◆ **WRITTEN TASK**
Copy all of the data below word for word, leaving out the pictures.

◆ **EXTRACTED ENTRIES**

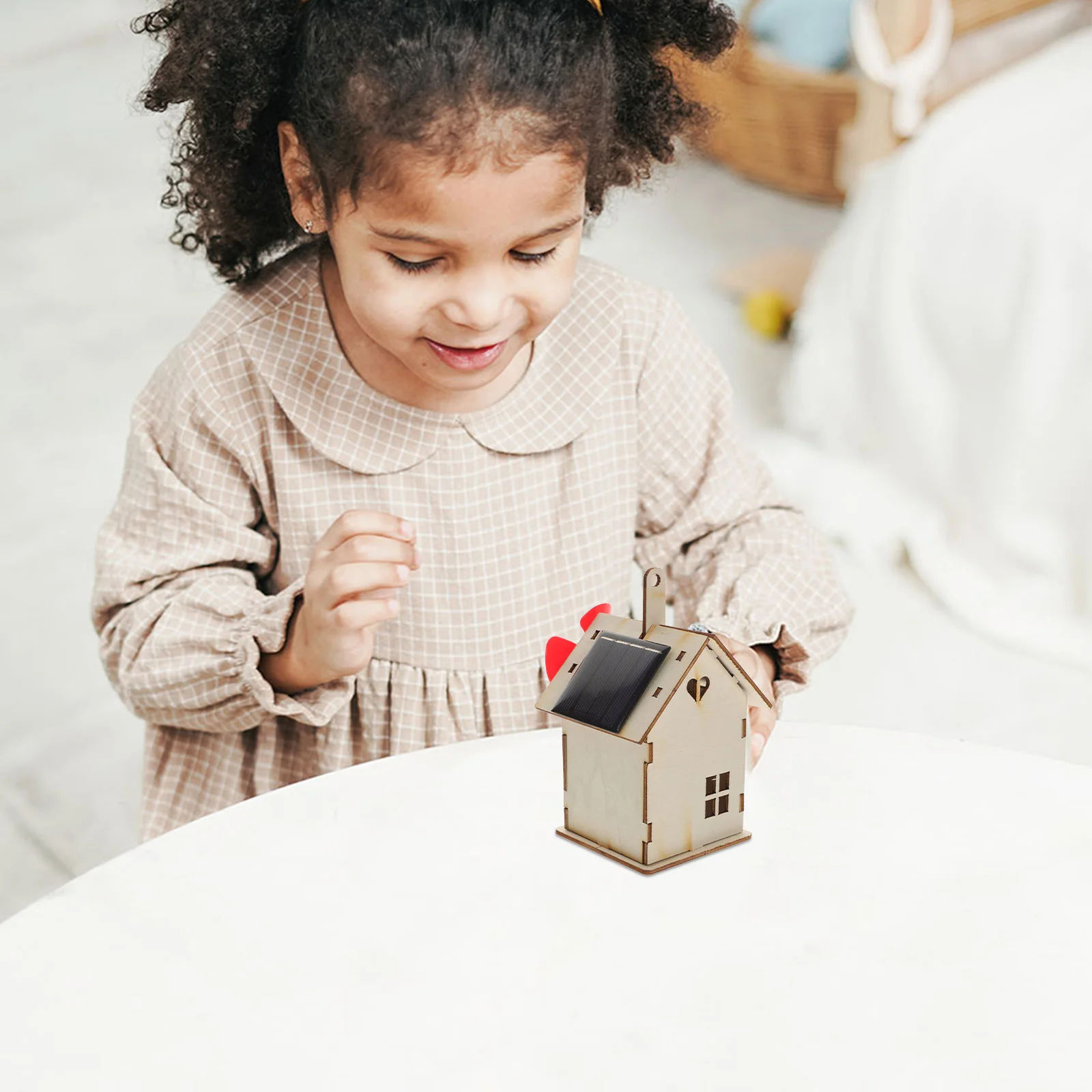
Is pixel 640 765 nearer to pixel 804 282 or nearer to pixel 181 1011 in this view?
pixel 181 1011

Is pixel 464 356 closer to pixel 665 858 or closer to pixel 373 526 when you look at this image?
pixel 373 526

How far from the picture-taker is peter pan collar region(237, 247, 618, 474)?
3.25 ft

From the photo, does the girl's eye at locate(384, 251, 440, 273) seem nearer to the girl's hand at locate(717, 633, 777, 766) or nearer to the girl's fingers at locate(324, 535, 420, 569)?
the girl's fingers at locate(324, 535, 420, 569)

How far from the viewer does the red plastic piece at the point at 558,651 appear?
0.75 metres

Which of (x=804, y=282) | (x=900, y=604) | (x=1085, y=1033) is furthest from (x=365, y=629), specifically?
(x=804, y=282)

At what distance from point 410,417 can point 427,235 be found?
0.70 feet

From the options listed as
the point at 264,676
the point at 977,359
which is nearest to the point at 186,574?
the point at 264,676

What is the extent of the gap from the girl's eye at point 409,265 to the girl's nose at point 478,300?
22mm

◆ **RESPONSE**
Is pixel 640 765 nearer to pixel 804 282 or nearer to pixel 181 1011 in this view?
pixel 181 1011

Is pixel 464 356 closer to pixel 665 858 or closer to pixel 373 526 when you look at this image?
pixel 373 526

How far from the picture-taker is peter pan collar region(237, 247, 618, 474)?
3.25 ft

From the photo, does the girl's eye at locate(384, 251, 440, 273) seem nearer to the girl's hand at locate(717, 633, 777, 766) or nearer to the girl's fingers at locate(324, 535, 420, 569)?
the girl's fingers at locate(324, 535, 420, 569)

How far from the viewer does the red plastic piece at the point at 558,651 appear?
0.75 metres

Which of (x=804, y=282) | (x=900, y=604) | (x=1085, y=1033) is furthest from (x=365, y=629), specifically?
(x=804, y=282)

At what distance from point 410,417 can point 427,235 be found?
0.70 feet

From the options listed as
the point at 264,676
the point at 977,359
which is nearest to the point at 186,574?
the point at 264,676

What is the extent of the gap from the girl's eye at point 409,265 to the girl's nose at point 478,300?
22mm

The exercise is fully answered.